For centuries Parliament has used committees of members to conduct particular investigations, but it is only recently that individuals and organisations beyond Westminster have started to take note of the increasing power and influence of select committees. Now, for many clients, giving evidence to a select committee is fast becoming a necessary part of their obligations. This article discusses the evolution of select committees, their powers and, finally, what to do if you are called to give evidence before one.

Evolution

Since 1979, select committees have played a central role in the operation of Parliament, although they date back much further than that. Today, there are three types of select committees: House of Commons select committees; House of Lords select committees; and Joint committees. This article focusses in particular on House of Commons select committees, albeit that many of the issues discussed below are of wider relevance. Accordingly, references to ‘select committees’ should, unless otherwise stated, be read as a reference to House of Commons select committees.

The basic idea behind the current House of Commons system is that a committee of MPs should be established to scrutinise the policy, spending and administration of each Whitehall department and its associated public bodies, and conduct oversight and investigative work. House of Lords select committees complement the House of Commons’ committees; the main difference being that each Lords’ committee is responsible for a broad subject area rather than a government department, which allows them to be more flexible in their investigations. Further, the focus on subject area and the ability of Lords to devote more time to academia means they are usually specialists in their areas. Joint committees, as the name suggests, are committees comprising of a mixture of MPs and Lords with similar powers to select committees.

Membership of select committees is broadly proportional to the party balance in the House of Commons. Similarly, the policy scope of departmental select committees will usually change when the responsibilities of Government departments change - either due to a change in Government or because of a cabinet reshuffle.

According to the Liaison Committee, which comprises all individual House of Commons select committee chairs, the general function of select committees is “holding to account individual departments and the Government as a whole”. Select committees are expected to achieve this aim by undertaking ten core tasks which include examining the implementation of legislation and major policy initiatives, scrutinising major departmental appointments, examining bills published in draft and considering departmental proposals in white papers and green papers. The core tasks were introduced as a result of Robin Cook’s Modernisation Committee inquiry into the operation of select committees in 2002, which, amongst other things, sought to broaden and formalise the range of activities undertaken by select committees.

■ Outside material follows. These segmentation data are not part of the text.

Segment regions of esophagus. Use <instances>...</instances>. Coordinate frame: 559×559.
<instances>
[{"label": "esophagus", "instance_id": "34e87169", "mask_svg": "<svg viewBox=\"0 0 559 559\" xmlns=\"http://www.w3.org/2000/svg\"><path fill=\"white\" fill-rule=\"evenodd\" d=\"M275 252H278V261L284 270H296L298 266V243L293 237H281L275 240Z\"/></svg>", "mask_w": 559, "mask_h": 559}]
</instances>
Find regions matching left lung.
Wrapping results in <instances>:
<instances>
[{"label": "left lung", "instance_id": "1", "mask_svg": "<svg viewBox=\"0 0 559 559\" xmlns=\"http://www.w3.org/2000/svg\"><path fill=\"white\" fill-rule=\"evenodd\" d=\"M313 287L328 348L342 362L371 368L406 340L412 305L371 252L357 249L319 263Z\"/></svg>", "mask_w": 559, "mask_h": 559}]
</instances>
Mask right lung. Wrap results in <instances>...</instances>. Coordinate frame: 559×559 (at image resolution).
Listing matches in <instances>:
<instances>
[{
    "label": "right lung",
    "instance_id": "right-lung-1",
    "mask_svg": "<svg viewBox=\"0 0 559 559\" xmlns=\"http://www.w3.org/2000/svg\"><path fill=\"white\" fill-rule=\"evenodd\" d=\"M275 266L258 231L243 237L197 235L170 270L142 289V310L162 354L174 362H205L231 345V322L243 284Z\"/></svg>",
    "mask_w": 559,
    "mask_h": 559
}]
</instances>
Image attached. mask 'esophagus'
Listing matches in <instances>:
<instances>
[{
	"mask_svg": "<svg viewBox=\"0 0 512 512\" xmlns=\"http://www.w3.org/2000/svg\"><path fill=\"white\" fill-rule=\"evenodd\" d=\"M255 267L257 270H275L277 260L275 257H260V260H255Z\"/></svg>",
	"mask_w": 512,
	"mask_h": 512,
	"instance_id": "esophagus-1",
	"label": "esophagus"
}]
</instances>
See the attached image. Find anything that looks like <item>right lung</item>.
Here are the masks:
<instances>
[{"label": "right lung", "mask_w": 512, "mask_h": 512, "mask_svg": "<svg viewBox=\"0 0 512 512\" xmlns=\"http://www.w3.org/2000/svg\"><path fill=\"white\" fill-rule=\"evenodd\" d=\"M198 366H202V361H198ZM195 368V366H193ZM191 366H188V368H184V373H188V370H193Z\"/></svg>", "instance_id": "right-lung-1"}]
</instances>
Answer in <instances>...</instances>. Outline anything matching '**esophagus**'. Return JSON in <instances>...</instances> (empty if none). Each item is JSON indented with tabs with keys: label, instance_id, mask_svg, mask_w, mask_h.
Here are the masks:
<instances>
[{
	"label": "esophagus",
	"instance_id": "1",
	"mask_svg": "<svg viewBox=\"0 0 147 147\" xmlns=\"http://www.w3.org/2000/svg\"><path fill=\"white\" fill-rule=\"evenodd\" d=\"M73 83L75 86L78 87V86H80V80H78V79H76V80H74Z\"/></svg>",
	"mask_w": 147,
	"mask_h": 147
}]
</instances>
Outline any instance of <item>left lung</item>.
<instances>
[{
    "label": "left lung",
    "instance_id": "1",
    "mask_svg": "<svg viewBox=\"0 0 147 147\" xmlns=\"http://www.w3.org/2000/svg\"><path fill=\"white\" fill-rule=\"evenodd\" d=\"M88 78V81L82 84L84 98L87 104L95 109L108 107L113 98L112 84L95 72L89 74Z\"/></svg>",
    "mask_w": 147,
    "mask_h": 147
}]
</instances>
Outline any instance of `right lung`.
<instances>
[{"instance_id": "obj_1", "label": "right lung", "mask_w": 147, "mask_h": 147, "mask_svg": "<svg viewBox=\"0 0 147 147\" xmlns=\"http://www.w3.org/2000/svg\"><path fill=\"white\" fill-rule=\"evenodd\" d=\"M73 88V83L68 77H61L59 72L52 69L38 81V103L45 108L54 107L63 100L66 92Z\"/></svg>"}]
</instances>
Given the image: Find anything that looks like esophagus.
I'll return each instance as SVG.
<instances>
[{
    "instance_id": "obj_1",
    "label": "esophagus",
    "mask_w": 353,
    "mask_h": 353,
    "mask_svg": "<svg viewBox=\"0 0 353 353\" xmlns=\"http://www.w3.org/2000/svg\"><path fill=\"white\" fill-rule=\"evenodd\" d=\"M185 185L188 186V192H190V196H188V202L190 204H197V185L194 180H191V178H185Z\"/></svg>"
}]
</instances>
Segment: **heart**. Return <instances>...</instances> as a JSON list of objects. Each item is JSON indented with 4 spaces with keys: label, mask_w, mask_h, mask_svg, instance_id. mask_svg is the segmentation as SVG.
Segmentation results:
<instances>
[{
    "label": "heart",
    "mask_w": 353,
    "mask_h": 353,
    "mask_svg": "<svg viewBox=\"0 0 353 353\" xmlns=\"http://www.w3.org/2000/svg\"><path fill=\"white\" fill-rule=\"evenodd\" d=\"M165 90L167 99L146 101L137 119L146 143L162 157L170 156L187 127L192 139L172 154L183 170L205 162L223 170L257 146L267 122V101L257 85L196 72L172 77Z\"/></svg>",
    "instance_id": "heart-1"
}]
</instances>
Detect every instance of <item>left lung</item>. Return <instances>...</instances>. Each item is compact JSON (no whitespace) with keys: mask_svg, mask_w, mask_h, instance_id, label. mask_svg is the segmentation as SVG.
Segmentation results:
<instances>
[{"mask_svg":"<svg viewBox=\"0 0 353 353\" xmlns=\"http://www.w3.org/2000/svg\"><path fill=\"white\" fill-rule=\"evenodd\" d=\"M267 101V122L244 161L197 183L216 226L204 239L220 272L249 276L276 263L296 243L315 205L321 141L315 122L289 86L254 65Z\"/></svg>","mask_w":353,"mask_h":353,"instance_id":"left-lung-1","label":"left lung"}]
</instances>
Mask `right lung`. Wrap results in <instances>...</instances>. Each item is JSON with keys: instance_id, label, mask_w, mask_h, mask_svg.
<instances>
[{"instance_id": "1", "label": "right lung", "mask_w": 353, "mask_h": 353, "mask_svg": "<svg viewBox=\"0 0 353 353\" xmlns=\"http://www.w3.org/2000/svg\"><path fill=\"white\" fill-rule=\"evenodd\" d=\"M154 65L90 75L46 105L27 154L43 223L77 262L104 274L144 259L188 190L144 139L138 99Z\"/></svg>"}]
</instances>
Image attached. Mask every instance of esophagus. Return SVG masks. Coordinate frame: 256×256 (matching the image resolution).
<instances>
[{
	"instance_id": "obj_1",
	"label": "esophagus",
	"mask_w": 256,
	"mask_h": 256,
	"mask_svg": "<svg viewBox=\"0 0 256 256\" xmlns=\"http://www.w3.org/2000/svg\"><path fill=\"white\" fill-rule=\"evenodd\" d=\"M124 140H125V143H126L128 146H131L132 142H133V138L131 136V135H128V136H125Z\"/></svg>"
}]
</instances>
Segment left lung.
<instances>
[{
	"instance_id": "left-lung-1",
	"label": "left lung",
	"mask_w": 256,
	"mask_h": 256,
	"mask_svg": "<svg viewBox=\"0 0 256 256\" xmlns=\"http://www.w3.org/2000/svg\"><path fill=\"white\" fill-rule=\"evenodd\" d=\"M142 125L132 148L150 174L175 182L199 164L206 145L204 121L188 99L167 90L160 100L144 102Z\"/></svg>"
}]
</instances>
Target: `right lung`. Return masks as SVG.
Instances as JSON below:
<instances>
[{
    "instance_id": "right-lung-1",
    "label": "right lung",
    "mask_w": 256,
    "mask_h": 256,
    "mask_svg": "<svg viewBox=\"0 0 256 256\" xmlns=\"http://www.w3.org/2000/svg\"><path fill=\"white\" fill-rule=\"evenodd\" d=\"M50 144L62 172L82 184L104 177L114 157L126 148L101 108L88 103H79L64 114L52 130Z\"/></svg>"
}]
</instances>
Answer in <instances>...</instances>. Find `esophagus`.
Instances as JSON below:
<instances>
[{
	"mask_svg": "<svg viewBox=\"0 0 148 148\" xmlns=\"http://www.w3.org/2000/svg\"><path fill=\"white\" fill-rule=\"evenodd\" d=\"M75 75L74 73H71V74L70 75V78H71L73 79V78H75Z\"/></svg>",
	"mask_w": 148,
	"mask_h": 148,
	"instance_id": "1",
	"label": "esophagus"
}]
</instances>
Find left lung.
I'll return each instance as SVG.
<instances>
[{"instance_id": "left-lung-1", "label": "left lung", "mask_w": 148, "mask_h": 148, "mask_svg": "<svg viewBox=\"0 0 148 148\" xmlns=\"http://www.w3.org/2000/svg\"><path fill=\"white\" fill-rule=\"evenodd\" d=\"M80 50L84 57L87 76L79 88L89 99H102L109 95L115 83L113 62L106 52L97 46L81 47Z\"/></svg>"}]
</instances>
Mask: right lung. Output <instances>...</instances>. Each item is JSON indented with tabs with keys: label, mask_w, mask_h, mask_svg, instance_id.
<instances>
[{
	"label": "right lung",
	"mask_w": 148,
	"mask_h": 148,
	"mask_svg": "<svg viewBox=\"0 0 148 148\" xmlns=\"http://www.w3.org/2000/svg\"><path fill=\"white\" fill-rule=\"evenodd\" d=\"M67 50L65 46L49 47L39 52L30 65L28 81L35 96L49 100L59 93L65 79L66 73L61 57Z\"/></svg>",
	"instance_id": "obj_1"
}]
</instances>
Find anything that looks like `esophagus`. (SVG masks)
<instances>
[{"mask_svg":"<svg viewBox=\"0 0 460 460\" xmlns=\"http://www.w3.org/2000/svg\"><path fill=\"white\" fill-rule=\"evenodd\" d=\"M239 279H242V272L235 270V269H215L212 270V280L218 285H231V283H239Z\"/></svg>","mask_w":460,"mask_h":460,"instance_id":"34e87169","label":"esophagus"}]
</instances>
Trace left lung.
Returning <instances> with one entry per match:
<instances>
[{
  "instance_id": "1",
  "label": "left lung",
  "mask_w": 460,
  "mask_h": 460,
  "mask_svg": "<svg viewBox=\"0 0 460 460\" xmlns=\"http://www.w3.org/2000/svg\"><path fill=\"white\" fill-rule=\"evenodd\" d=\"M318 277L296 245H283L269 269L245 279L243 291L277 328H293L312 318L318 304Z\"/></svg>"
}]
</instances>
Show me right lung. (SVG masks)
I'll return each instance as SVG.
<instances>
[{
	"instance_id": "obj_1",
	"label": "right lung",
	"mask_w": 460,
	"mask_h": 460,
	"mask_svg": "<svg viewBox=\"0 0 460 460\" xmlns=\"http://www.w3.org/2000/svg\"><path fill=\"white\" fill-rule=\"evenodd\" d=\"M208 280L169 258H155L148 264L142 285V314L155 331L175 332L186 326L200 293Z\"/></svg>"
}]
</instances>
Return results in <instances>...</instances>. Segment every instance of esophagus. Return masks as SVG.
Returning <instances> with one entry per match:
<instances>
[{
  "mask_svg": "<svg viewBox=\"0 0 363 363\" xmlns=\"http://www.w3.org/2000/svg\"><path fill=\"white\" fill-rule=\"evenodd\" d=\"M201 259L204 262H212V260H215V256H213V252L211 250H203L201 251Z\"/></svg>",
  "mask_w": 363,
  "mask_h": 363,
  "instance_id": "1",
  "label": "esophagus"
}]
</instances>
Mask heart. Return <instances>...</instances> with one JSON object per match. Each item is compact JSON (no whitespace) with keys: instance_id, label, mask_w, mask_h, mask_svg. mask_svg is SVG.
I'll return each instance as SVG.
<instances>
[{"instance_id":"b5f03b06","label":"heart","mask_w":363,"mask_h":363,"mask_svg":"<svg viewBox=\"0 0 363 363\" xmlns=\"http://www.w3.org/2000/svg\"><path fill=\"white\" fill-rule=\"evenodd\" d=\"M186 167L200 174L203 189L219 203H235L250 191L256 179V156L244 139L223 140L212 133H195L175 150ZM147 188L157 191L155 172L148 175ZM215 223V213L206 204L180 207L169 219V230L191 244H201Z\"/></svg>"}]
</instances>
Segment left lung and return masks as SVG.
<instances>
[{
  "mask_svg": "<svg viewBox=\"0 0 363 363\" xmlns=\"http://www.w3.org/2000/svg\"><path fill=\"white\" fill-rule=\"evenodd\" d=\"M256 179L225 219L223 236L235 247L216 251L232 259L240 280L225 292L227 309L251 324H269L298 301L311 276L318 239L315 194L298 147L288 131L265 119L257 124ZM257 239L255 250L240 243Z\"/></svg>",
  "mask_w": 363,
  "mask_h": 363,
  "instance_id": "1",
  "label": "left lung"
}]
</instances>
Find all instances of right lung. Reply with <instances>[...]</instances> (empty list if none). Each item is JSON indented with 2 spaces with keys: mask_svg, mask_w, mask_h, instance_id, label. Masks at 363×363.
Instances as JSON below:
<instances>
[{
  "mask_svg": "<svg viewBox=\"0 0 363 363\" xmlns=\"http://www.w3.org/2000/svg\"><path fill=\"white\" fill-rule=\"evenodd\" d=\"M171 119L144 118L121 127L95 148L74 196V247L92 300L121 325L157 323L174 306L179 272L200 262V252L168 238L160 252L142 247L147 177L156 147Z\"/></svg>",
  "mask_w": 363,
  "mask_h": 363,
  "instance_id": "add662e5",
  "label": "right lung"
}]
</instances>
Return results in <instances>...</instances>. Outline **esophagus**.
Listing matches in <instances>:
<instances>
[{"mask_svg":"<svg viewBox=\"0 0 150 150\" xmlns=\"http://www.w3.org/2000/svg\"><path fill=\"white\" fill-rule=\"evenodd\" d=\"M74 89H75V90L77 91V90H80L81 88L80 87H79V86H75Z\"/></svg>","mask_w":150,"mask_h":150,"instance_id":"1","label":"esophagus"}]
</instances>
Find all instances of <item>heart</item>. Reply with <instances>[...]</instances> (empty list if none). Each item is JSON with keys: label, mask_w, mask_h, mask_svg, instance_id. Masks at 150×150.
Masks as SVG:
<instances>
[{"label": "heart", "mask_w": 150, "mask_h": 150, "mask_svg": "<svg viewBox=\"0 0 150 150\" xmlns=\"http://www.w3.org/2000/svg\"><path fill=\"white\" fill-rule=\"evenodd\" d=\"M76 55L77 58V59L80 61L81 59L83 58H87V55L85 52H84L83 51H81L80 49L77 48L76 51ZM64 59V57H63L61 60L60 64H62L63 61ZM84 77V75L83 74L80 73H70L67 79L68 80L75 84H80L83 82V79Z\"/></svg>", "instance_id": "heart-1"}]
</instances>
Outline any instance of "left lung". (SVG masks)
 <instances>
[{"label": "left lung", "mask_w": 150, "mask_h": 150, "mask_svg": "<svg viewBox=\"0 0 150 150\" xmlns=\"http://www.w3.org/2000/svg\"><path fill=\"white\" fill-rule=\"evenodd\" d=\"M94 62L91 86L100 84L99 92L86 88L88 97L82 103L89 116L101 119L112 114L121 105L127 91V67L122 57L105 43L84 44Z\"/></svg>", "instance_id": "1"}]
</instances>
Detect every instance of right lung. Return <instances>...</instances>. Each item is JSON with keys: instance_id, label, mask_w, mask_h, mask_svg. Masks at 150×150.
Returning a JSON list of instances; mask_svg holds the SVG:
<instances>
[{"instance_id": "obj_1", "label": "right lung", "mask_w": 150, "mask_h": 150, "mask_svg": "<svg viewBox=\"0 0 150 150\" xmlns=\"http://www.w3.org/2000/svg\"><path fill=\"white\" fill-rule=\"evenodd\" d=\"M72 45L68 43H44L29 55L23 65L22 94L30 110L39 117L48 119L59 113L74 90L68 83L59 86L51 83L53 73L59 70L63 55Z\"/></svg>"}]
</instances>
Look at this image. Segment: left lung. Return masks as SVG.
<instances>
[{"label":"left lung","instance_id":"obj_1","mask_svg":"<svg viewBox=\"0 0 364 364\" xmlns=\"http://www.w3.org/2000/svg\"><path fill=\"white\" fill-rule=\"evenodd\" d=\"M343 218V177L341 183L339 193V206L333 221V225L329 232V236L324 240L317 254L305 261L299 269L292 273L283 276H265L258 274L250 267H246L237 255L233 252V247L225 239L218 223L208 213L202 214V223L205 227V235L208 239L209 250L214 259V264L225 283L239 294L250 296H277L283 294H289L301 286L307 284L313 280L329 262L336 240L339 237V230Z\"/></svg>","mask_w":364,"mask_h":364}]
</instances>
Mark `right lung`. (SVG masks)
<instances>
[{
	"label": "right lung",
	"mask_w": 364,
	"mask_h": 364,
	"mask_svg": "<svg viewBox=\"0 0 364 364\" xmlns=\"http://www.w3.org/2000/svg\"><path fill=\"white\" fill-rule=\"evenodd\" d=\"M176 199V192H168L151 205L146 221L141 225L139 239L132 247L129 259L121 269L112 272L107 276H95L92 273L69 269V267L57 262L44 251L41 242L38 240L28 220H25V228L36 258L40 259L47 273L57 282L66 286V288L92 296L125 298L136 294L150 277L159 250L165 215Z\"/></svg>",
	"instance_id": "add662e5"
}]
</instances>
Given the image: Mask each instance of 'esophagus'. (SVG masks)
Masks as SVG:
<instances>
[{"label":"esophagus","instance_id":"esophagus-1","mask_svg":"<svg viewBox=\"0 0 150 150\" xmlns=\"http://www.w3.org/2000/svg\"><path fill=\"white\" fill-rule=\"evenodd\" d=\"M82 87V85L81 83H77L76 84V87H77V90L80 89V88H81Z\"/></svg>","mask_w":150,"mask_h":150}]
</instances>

The independence of select committees has been strengthened further by a number of recent changes. Most notably, following the implementation of the 2009 Wright Committee recommendations[1]:

  • chairs are now elected on a free (and secret) ballot of all MPs;
  • backbench members, not whips, determine who should represent their party on each committee; and
  • a Backbench Business Committee gives committees greater opportunity to place items on the agenda of the House.

Making the position of chair elected appears to have reinvigorated select committees and changed the dynamic. MPs can now carve a role, voice and career for themselves by being an effective chair: indeed, several of today’s select committee chairs can rival Government ministers in terms of public profile and media coverage. It is unsurprising, therefore, that membership of the committees has become more attractive and is pursued by MPs with ministerial ambitions or even as an alternative career path to the cabinet.

With increased independence and influence both within and outside the Government, there is no doubt that, in theory at least, select committees are now better equipped than ever to meet the challenge of scrutinising Government departments and associated public bodies. In this context, it is worth noting that the scope of select committee activity appears to have been extended over recent years and in practice many of them are starting to stray beyond their formal remit of examining Government departments and associated public bodies. Indeed, the Government accepts that select committees should be able to look at non-departmental public bodies and non-Ministerial departments and the Cabinet Office has suggested that the broad test is “whether there is a significant degree of ultimate Ministerial accountability for the body in question”[2]. As a result, select committees are now examining and carrying out investigative work in respect of a wider range of public bodies and other organisations. Nevertheless, questions and confusion persist over the extent to which the powers of select committees can be enforced in practice.

Powers

Can Select Committees compel attendance / production of documents/ provision of information?

The powers of individual select committees are set out in various Parliamentary standing orders, which should be your first port of call if you receive a request from one of them. For example, the powers of the Public Accounts Committee are principally set out in Standing Order of the House of Commons No 148[3], which provides that “The committee shall have power to send for persons, papers and records…”.

At first glance therefore, select committees have a wide entitlement to ask any questions and seek any witness or information that they choose. However, the power to send for “persons, papers and records” does not appear to confer an enforcement power on select committees in the event that such a request is refused: a power to send for persons, papers and records is not the same as a power to compel attendance or the provision of information. Where Parliament wishes to confer an enforcement power on a select committee by standing order it has previously done so in express terms.

What are the possible consequences of failing to comply?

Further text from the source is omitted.